Günümüzün belki de en büyük hastalığı sorumsuzluk, ”Bana dokunmayan yılan bin yaşasın ”der gibi, hele, kendi maddi ve manevi çıkarımızı ilgilendirmiyorsa, kılımızı dahi kıpırdatmıyoruz.
Toplumundaki aydın insanlar, oluşacak tehlikeyi yıllar önce tespit ederek insanları uyardığı halde, insanımızın, tedbir almak bir tarafa, vurdumduymaz bir şekilde yaşadığını görüyoruz.
İktidarlarca yapılan yanlış icraatları, kimi makamını, kimi kazancını, kimi ilerideki beklentilerini düşünerek, görmezden geldiğini,umursamadığını görüyoruz.
“İçinizde, hayra çağıran, iyiliği emreden ve kötülükten men eden bir topluluk bulunsun. İşte kurtuluşa erenler onlardır.” (Ali İmran 104) Ayeti gereği, durumdan vazife çıkararak çalışanlarda var, en kötüsü ise bu gayret edenlere, Güldür Güldür şov da ki bir replikte olduğu gibi, “Oturun evinizde yav” der gibi,gayretlerini engellemeye çalışanlarda var.
Hâlbuki devletlerin gerilemesi ve yıkılmasın en önemli sebeplerinindin birisinin, tepkisizlik ve umursamazlık olduğunu, geçmişte vuku bulan, Kanuni Sultan Süleyman ve Yahya efendinin arasında geçen bir hadise ne güzel anlatıyor.
Kanuni Sultan Süleyman, “günün birinde, Osman oğulları da inişe geçer de çökmeye yüz tutar mı?” diye düşünmeye başlar.
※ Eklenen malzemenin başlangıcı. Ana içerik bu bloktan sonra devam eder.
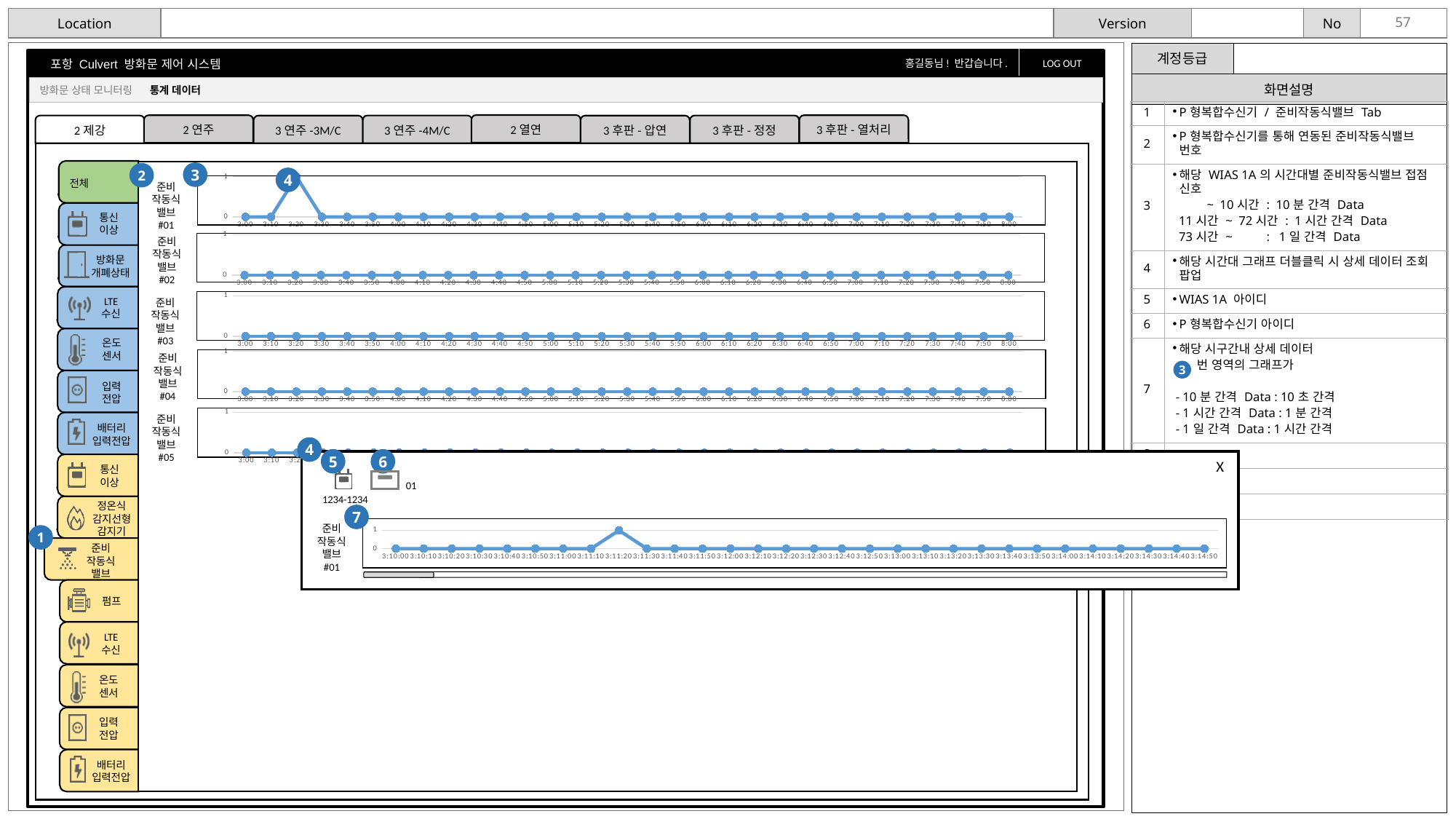
In the top chart (준비작동식밸브 #01) of the main panel, what is the value at 3:00? 0 In the top chart (준비작동식밸브 #01) of the main panel, at which time does the line reach the value 1? 3:20 In the top chart (준비작동식밸브 #01) of the main panel, what is the value at 3:20? 1 In the top chart (준비작동식밸브 #01) of the main panel, which has the larger value: 3:10 or 3:20? 3:20 How many 준비작동식밸브 line charts are stacked in the main panel behind the popup? 5 In the popup chart (준비작동식밸브 #01) at the bottom, what is the value at 3:10:00? 0 What is the first time label on the x axis of the popup chart at the bottom? 3:10:00 What is the highest tick shown on the y axis of the 준비작동식밸브 charts in the main panel? 1 In the popup chart (준비작동식밸브 #01) at the bottom, at which time does the line reach the value 1? 3:11:20 In the top chart (준비작동식밸브 #01) of the main panel, what is the difference between the value at 3:20 and the value at 3:10? 1 In the 준비작동식밸브 #02 chart of the main panel, do the values rise, fall, or stay flat across the x axis? stay flat What kind of chart is used for the 준비작동식밸브 #01 graph at the top of the main panel? line chart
Birçok konuda olduğu gibi, bu düşüncesini de sütkardeşi meşhur âlim Yahya Efendi’ye açmaya karar verir. Düşündüklerini, kendi el yazısıyla yazarak, Yahya Efendi’ye gönderir:
“Sen ilahi sırlara vakıfsın. Kerem eyle de bizi aydınlat. Bir devlet hangi halde çöker? Osman oğullarının akıbeti nasıl olur? Bir gün olur da yok olur mu?” diye özetler endişesini. Sultan Süleyman’dan gelen bu mektubu okuyan Yahya Efendi’nin cevabı ise gayet kısadır: “Nemelâzım be Sultanım!”
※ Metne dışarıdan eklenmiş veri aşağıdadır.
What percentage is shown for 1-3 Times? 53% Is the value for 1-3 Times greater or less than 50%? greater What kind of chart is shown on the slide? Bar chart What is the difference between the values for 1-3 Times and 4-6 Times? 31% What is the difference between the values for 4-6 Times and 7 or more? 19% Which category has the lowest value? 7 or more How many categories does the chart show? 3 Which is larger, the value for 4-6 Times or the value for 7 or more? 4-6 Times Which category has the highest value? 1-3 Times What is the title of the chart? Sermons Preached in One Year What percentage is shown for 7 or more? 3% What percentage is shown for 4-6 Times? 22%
Topkapı Sarayı’nda bu cevabı hayretle okuyan Sultan, bu söze bir mana veremez, endişesi daha da artar. Zira Yahya Efendi gibi biri, ciddi bir meseleye böylesine basit bir cevap vermezdi, vermemeliydi. Söylenmeye başlar: “Acaba bilmediğimiz bir mana mı vardır bu cevapta?” Kalkar, Yahya Efendi’nin Beşiktaş’taki dergâhına gider. Bu sefer sitem dolu bir şekilde: “Ağabey ne olur mektubuma cevap ver. Bizi geçiştirme, soruyu ciddiye al!” diyerek, sorusunu tekrar sorar. Yahya Efendi duraklar:
“Sultanım, sizin sorunuzu ciddiye almamak kabil mi? Ben sorunuzun üzerine iyice düşündüm ve kanaatimi de açıkça arz etmiştim.”
‘İyi ama ben bu cevaptan bir şey anlamadım. Sadece ‘nemelazım be sultanım!’ demişsin. Sanki ‘beni böyle işlere karıştırma’ der gibi bir mana çıkarıyorum.”
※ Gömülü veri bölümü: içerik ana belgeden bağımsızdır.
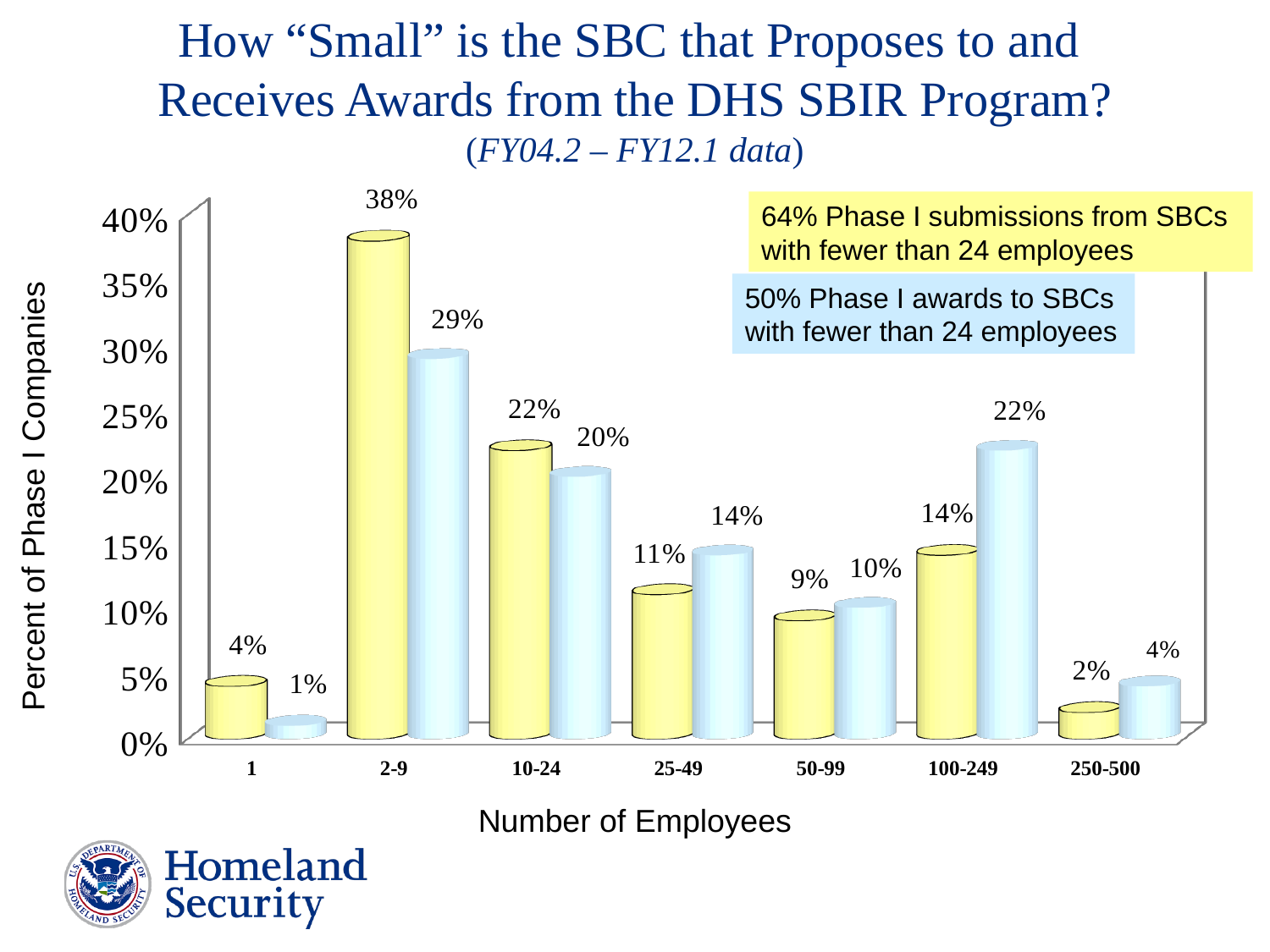
What is the label of the x axis? Number of Employees For the 100-249 employees category, which bar is larger, the yellow or the blue? blue How many employee-count categories are shown on the x axis? 7 What is the difference between the blue bars for 100-249 employees and 250-500 employees? 18% What is the label of the y axis? Percent of Phase I Companies What type of chart is shown on the slide? bar chart What is the value of the blue bar for the 100-249 employees category? 22% What is the value of the yellow bar for the 2-9 employees category? 38% Which employee-count category has the highest yellow bar? 2-9 What is the value of the blue bar for the 1 employee category? 1% What is the difference between the yellow and blue bars for the 2-9 employees category? 9% Which employee-count category has the lowest blue bar? 1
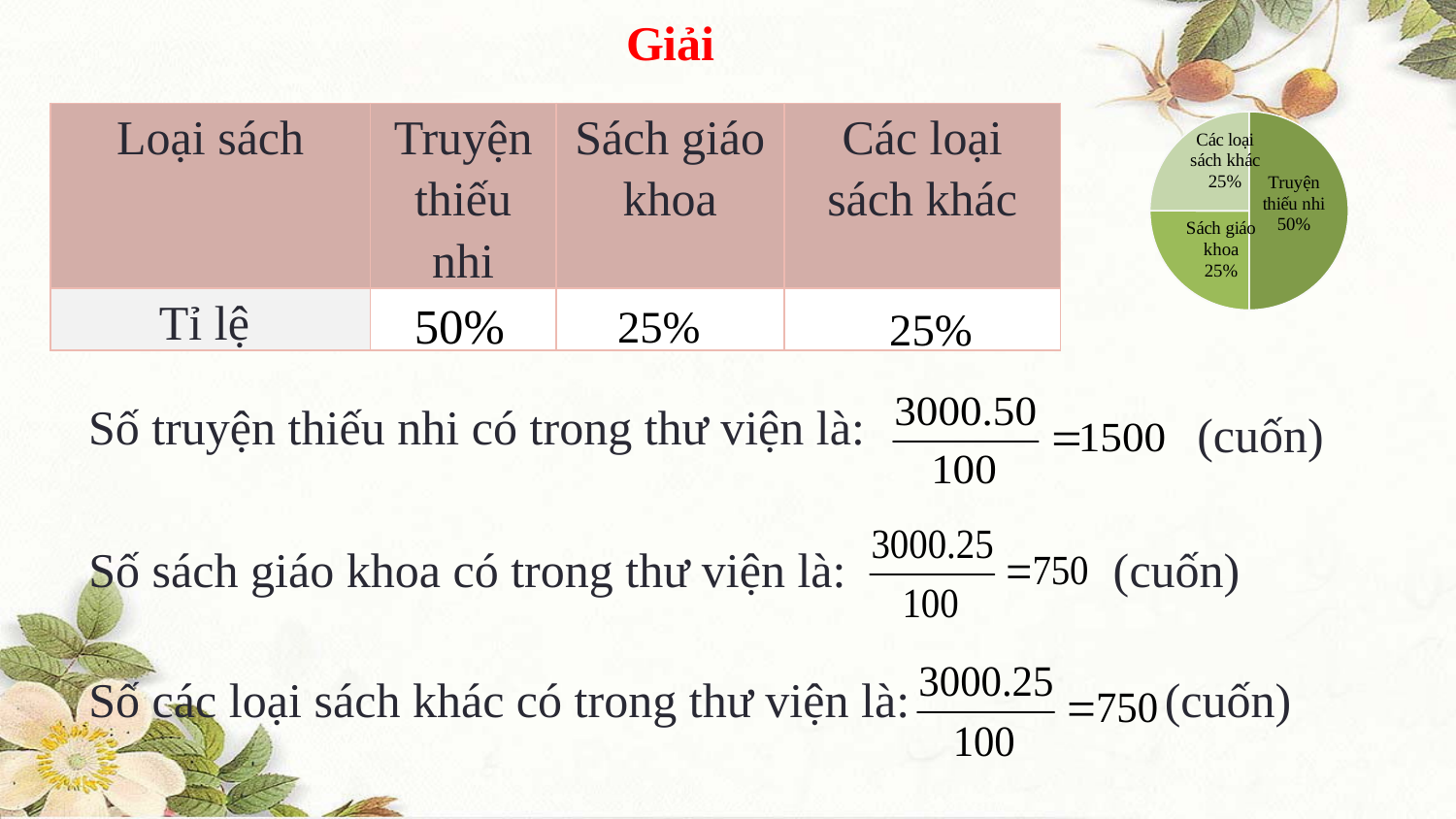
What kind of chart is shown on the slide? pie chart Where is the pie chart positioned on the slide? top right Do the slices for Sách giáo khoa and Các loại sách khác in the pie chart have the same share? Yes Is the share for Truyện thiếu nhi in the pie chart greater or less than 40%? greater What share of the pie chart is labelled for Sách giáo khoa? 25% What share of the pie chart is labelled for Các loại sách khác? 25% What share of the pie chart is labelled for Truyện thiếu nhi? 50% What is the difference between the shares of Truyện thiếu nhi and Các loại sách khác in the pie chart? 25% Which category has the largest slice in the pie chart? Truyện thiếu nhi Is the share for Sách giáo khoa in the pie chart greater or less than 30%? less How many slices does the pie chart have? 3 Which is larger in the pie chart, Truyện thiếu nhi or Sách giáo khoa? Truyện thiếu nhi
Bunun üzerine, Yahya Efendi şu müthiş açıklamasını yapar:
“Sultanım! Aslında, aradığın cevap oydu;
Bir yerde zulüm yayılırsa,
Haksızlıklar ayyuka çıkarsa,
Sonra, koyunları kurtlar değil çobanlar yerse,
Bilenler de bunu söylemeyip susarsa,
Fakirlerin, yoksulların, muhtaçların, kimsesizlerin feryadı göklere çıkarsa,
Bunu da taşlardan başka kimse işitmezse,
Herkes, sadece “ben-ben” derse,
Ve tüm bunları görüp işitenler, “Neme lazım be…” derse;
İşte o zaman, devletin sonu gelir, Osmanlı yıkılır…”
Yahya Efendi, şu anki durumumuzu ne güzel özetlemiş, değil mi?